VPV não contra-argumentou uma única vez, limitando-se a atacar a pessoa, o seu estrato social e as suas origens. Já fiquei indiferente a muita verborreia semelhante que o caracteriza, mas não o fiz agora. De modo que a crítica à crítica do VPV seja tão violenta... já andava a acumular.

Nuno Gaspar disse...

« óbvio que mesmo que Hitler fosse ateu em vez de criacionista isso não faria com que o ateísmo fosse menos verdadeiro »

Mas que engraçado que você é, João Vasco.
Claro que o facto de você andar continuamente preocupado em atribuir-lhe alguma simpatia religiosa não tem nada a ver com a intenção de fazer com que a religião seja menos verdadeira. Não, não!

dorean paxorales disse...

caro m. daniel nicola v.,

icar é uma sigla usada neste e noutros blogues para referir a igreja católica apostólica romana.

percebi o seu exposto e agradeço a explicação. agradeceria ainda mais se se dispusesse a explicar-me porque a história do dn está mal-contada.

cumps

João Vasco disse...

Nuno:

Está mesmo enganado.

Quando muito o facto de Hitler ser religioso poderia ser um indício de que a religião - falsa ou verdadeira - seria socialmente indesejável.

Mas seria um indício fraquíssimo. Tantos e tantos líderes com sangue nas mãos ao longo da história eram crentes religiosos, que com Hitler ou sem Hitler a diferença não é grande.

E ao contrário dos crentes que consideram as vítimas de Mao e Estaline como vítimas do ateísmo; eu NÃO considero as vítimas de Hitler vítimas da religião. Nem as de Hitler, nem os Castelhanos mortos por D. Afonso Henriques, nem os Franceses mortos por Luis XIV, nem os mortos da primeira guerra e de quase todas as guerras europeias ao longo de séculos.

Para mim, não basta o líder ser crente para eu considerar que as suas vítimas são vítimas da religião. É preciso que ele mate em nome de Deus. Como aconteceu com a inquisição, com o 11 de Setembro, com as cruzadas, etc...



Mas mesmo considerando que a religião pode ser socialmente indesejável, no sentido de provocar mais sofrimento que felicidade, isso não implica que ela seja falsa.
Poderia existir um Deus mau, e por isso a religião ser socialmente indesejável.

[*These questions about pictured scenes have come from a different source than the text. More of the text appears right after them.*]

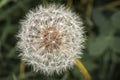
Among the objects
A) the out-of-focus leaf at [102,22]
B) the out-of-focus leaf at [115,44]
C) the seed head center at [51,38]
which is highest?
the out-of-focus leaf at [102,22]

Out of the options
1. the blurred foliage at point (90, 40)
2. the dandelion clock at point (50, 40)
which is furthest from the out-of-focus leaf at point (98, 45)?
the dandelion clock at point (50, 40)

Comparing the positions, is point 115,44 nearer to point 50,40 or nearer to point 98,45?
point 98,45

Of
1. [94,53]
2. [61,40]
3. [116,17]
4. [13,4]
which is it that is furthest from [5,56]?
[61,40]

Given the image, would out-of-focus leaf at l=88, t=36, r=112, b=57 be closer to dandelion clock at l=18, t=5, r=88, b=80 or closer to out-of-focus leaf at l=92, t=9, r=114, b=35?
out-of-focus leaf at l=92, t=9, r=114, b=35

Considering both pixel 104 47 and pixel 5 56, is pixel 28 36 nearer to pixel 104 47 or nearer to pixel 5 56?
pixel 104 47

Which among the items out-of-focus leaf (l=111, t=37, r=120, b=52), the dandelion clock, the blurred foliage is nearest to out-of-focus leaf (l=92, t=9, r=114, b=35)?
the blurred foliage

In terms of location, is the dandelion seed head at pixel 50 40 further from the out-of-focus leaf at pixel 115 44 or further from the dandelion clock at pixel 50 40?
the out-of-focus leaf at pixel 115 44

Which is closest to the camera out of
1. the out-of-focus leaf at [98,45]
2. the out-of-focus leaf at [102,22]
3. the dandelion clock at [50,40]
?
the dandelion clock at [50,40]

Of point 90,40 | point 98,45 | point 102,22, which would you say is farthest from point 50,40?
point 102,22
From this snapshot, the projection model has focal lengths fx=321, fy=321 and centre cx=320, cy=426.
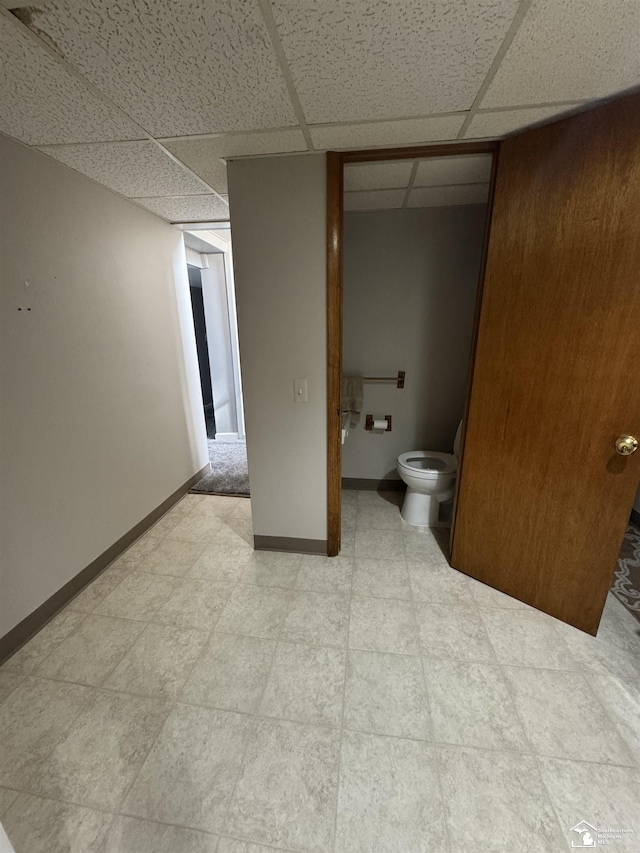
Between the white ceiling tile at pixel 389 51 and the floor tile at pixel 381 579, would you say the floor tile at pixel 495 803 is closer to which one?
the floor tile at pixel 381 579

Nesse sentido, a crença de Hitler não prova NADA.
E a minha motivação para combater esse mito urbano é mesmo a de repor a verdade dos factos.

dorean paxorales disse...

ricardo,

vpv não pertence à mesmíssima "elite urbana" (termo que os próprios preferem a "burguesia") que tomou conta do poder em 1910?

Filipe Castro disse...

"Elite urbana" é um saco muito grande, onde cabem muitas pessoas diferentes... :o)

E eu acho que o VPV é quase sempre divertido, mesmo quando não tem razão nenhuma, não faz sentido nenhum e se porta como um snob mau e repugnantemente reaccionário. Acho que no caso dele embirrar e insultar se tornou uma arte. Tenho esta fraqueza, mas acho-o divertidíssimo, mesmo quando só diz disparates.

Ricardo Alves disse...

Dorean,
em termos, vá lá, marxistas, eu diria que a natureza de classe do poder não mudou em 1910. Um marxista-leninista-qq-coisa dir-te-á, com alguma razão, que se passou de uma facção da burguesia para outra facção da burguesia.

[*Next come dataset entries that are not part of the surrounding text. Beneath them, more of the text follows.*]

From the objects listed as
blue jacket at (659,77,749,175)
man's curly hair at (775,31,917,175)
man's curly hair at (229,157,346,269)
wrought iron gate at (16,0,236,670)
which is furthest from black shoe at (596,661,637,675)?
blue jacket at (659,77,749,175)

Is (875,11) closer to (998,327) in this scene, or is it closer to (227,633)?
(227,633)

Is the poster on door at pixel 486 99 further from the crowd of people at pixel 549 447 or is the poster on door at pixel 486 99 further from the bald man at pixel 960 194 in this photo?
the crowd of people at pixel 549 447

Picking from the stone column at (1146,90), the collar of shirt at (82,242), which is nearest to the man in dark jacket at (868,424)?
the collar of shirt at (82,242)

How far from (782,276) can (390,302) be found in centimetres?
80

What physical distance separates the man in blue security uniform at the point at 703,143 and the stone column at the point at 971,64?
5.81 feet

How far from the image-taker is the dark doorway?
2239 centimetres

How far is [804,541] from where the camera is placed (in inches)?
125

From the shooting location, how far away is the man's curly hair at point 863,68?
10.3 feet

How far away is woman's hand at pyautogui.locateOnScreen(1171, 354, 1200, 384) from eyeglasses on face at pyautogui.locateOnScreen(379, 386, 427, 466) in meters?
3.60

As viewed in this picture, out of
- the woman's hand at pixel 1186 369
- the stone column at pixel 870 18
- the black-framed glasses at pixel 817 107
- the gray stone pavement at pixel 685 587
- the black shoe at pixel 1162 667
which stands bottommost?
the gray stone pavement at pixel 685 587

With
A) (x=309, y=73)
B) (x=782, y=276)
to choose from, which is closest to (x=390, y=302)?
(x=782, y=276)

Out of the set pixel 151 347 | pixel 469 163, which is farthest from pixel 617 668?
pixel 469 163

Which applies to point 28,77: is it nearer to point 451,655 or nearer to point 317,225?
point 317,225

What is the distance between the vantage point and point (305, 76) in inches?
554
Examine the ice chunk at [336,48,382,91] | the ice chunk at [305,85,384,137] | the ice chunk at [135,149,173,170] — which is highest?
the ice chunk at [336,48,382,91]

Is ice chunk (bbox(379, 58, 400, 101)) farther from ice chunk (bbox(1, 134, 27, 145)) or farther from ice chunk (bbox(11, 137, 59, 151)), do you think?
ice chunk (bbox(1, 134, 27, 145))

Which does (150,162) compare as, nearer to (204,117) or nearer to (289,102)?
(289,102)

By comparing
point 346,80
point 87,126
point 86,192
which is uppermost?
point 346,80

Mas a República permitiu que um camponês do Ribatejo, ou um filho de um gasolineiro de Boliqueime, sejam o que quiserem. Por isso, é justo dizer que a implantação da República foi uma machadada no elitismo.

Ricardo Alves disse...

«eu NÃO considero as vítimas de Hitler vítimas da religião»

E está certo. Já não se pode dizer o mesmo das vítimas de Franco na guerra civil.

dorean paxorales disse...

enganaste se julgas que tenho dificuldade em concordar com este aspecto em particular da análise marxista da nossa história recente... basta olhar para a repetição sinusoidal dos apelidos das personagens.

mas não acho que tenha nada a ver uma coisa com a outra e é bastante fácil encontrar monarquias com muito maior mobilidade social (sugar e thatcher não são propriamente nomes de casta dominante) que as repúblicas portuguesa ou brasileira (para me ficar pelos braganças).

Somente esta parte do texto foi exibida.